### [Problem description]
Write the records out exactly, so that no picture remains in the copy.

Image-caption web data:
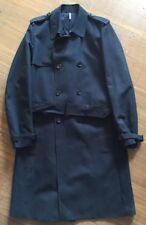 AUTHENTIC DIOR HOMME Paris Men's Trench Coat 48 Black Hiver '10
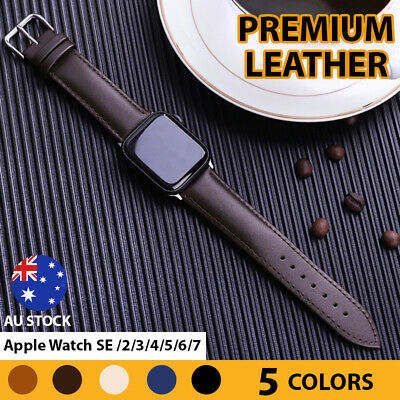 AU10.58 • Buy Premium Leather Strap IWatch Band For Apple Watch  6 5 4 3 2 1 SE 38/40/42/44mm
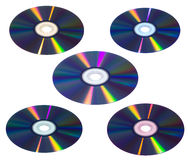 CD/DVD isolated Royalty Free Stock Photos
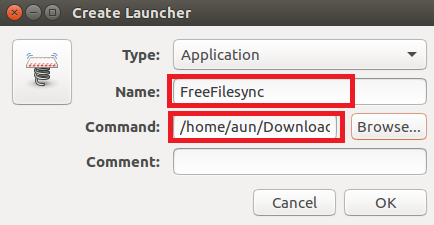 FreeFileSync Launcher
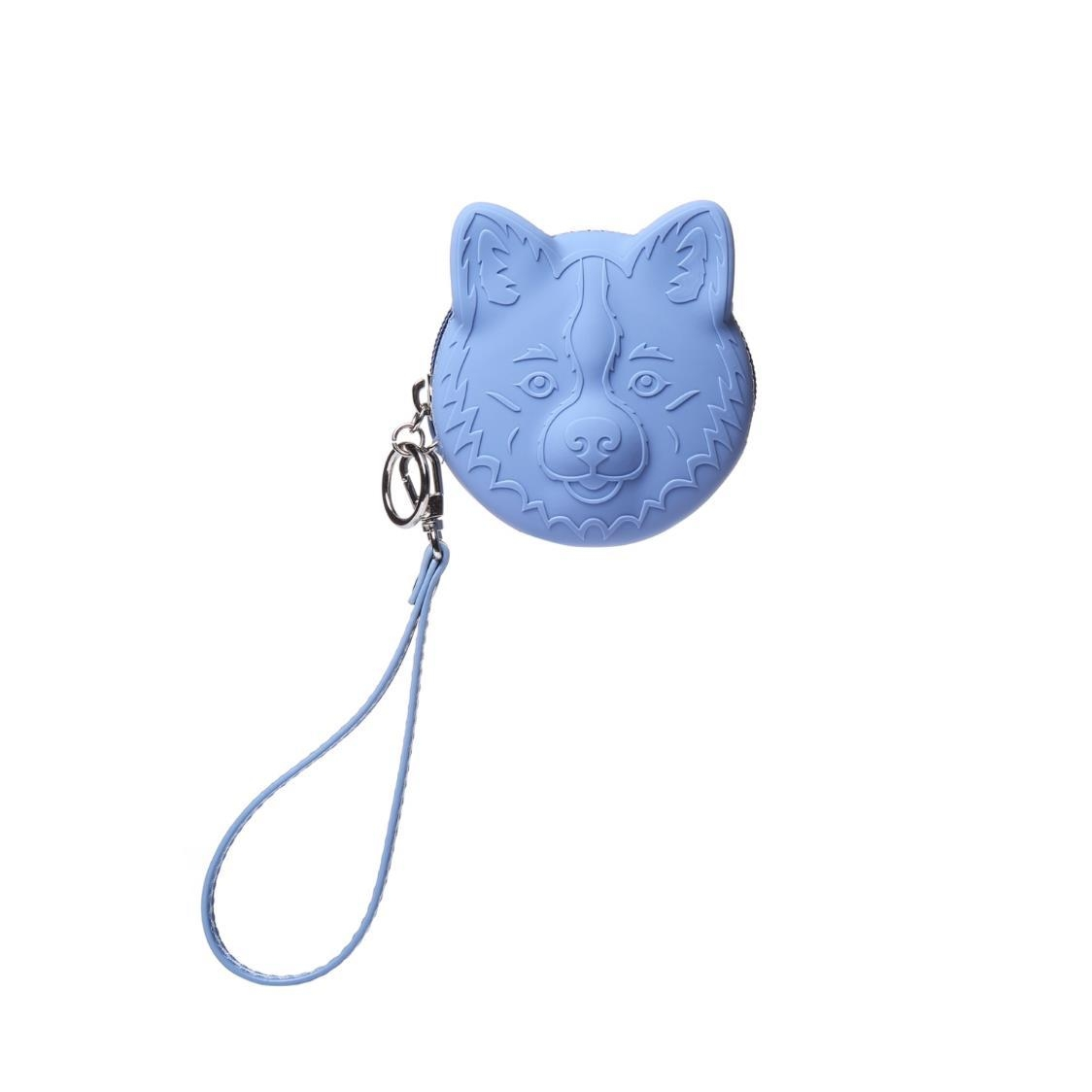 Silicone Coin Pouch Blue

### [Solution to this problem]
 AUTHENTIC DIOR HOMME Paris Men's Trench Coat 48 Black Hiver '10
 AU10.58 • Buy Premium Leather Strap IWatch Band For Apple Watch  6 5 4 3 2 1 SE 38/40/42/44mm
 CD/DVD isolated Royalty Free Stock Photos
 FreeFileSync Launcher
 Silicone Coin Pouch Blue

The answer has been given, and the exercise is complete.